Numerosi miracoli vennero attribuiti alle sue reliquie. Un santo di fatto, tanto che il Senato palermitano lo elegge tra i patroni della città nel 1652, mentre per la chiesa diventa beato solonel 1743 e santo nel 1807. Il culto di San Benedetto il Moro, che impersona interazioni tra culture diverse, è diffuso in tutto il mondo, soprattutto in Sudamerica dove, per i discendenti degli schiavi africani deportati nelle Americhe e degli indios, rappresenta il simbolo della possibilità di riscatto.
San Benito è popolare soprattutto in Venezuela, Colombia, Brasile (Säo Benedito), Perù e anche in Messico, patrono di molti villaggi, con feste in cui i devoti si dipingono i volti di nero e sono protagonisti di balli di origine africana al suono dei tamburi, con vestiti dai colori forti. Un frate del convento di Santa Maria di Gesù andrà in Sudamerica per portare alcune reliquie del santo a queste comunità. In Europa è venerato soprattutto in Spagna e Portogallo. “Un santo di grandissima attualità – dice frate Vincenzo – che parla agli immigrati che arrivano in Italia poveri e diventano schiavi nei campi per 4 euro l’ora come quel bracciante morto in questi giorni a Latina”.
I festeggiamenti, guidati dal parroco Carmelo Iabichella, sono in corso in questa settimana, aperti da una celebrazione religiosa e da un concerto nell’atrio del convento di frate Giuseppe Di Fatta alla chitarra.
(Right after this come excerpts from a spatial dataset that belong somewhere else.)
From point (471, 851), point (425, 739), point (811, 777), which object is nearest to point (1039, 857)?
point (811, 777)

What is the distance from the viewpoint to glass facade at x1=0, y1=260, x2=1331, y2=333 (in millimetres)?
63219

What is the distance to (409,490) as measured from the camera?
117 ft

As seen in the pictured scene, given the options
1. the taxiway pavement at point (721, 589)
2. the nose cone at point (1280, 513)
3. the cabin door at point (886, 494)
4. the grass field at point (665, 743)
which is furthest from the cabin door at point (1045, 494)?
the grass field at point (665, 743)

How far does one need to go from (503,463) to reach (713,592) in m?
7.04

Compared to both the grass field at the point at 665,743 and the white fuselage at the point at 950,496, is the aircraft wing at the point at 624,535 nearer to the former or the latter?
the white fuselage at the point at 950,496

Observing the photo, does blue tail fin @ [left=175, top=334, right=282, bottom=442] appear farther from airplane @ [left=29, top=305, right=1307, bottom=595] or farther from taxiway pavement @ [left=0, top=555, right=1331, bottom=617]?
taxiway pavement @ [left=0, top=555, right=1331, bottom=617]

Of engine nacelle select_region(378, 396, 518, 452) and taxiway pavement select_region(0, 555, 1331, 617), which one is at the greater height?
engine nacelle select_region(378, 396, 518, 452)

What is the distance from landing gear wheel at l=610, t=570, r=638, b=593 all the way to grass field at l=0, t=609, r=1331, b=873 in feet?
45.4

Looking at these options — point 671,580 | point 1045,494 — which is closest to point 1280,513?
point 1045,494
Poi una fiaccolata per raggiungere l’eremo di San Benedetto il Moro, un appuntamento culturale con la storica Giovanna Fiume studiosa del processo di canonizzazione del santo. “È un anticipo – dice frate Carmelo – di due giornate di studi che si terranno il 23 e 24 ottobre alla facoltà teologica di San Giovanni e allo Steri. Si racconterà il santo nella realtà e nei suoi simboli, per quello che ha rappresentato per la chiesa di ieri e di oggi. Un santo attuale se purtroppo all’accoglienza si oppongono ancora pregiudizi sull’aspetto somatico di persone che vengono da paesi lontani e diversi dal nostro. Chiuderemo con una processione alla quale interverrà il cardinale Francesco Montenegro. Parte del corpo di San Benedetto è stato distrutto dal fuoco. Porteremo in processione una costola contenuta in un reliquiario, in attesa di recuperare gli altri resti ed esporli di nuovo in una teca”.
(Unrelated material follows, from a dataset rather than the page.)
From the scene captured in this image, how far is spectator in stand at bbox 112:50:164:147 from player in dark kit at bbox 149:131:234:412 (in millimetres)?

La ricorrenza, infatti, giunge in un momento particolare per il convento di Santa Maria di Gesù e la sua comunità di fedeli, con la chiesa di origine quattrocentesca devastata dall’incendio del 25 luglio dell’anno scorso. In questi giorni si sono conclusi i lavori di pulizia e d’inventario finanziati dall’assessorato regionale ai Beni culturali. “I quaranta centimetri di detriti non ci sono più – dice frate Vincenzo – e tutti i frammenti delle opere d’arte sono stati catalogati. In molti casi non sarà facile ricostruirle, alcune sono ridotte in briciole. Per risanare la chiesa esiste un finanziamento di 2,8 milioni dei ministeri della Cultura e delle Infrastrutture. Il prossimo passo è la progettazione a cura della Soprintendenza ai Beni culturali di Palermo. Bisognerà fare un controllo di stabilità della struttura che il fuoco ha messo a dura prova”.
Le fiamme hanno bruciato in buona parte l’antico cipresso all’eremo che la tradizione vuole sia cresciuto da un bastone del santo. Curato da fedeli e abitanti della borgata ha rifatto, come ha mostrato un drone, un getto verde in cima. Un simbolo di speranza.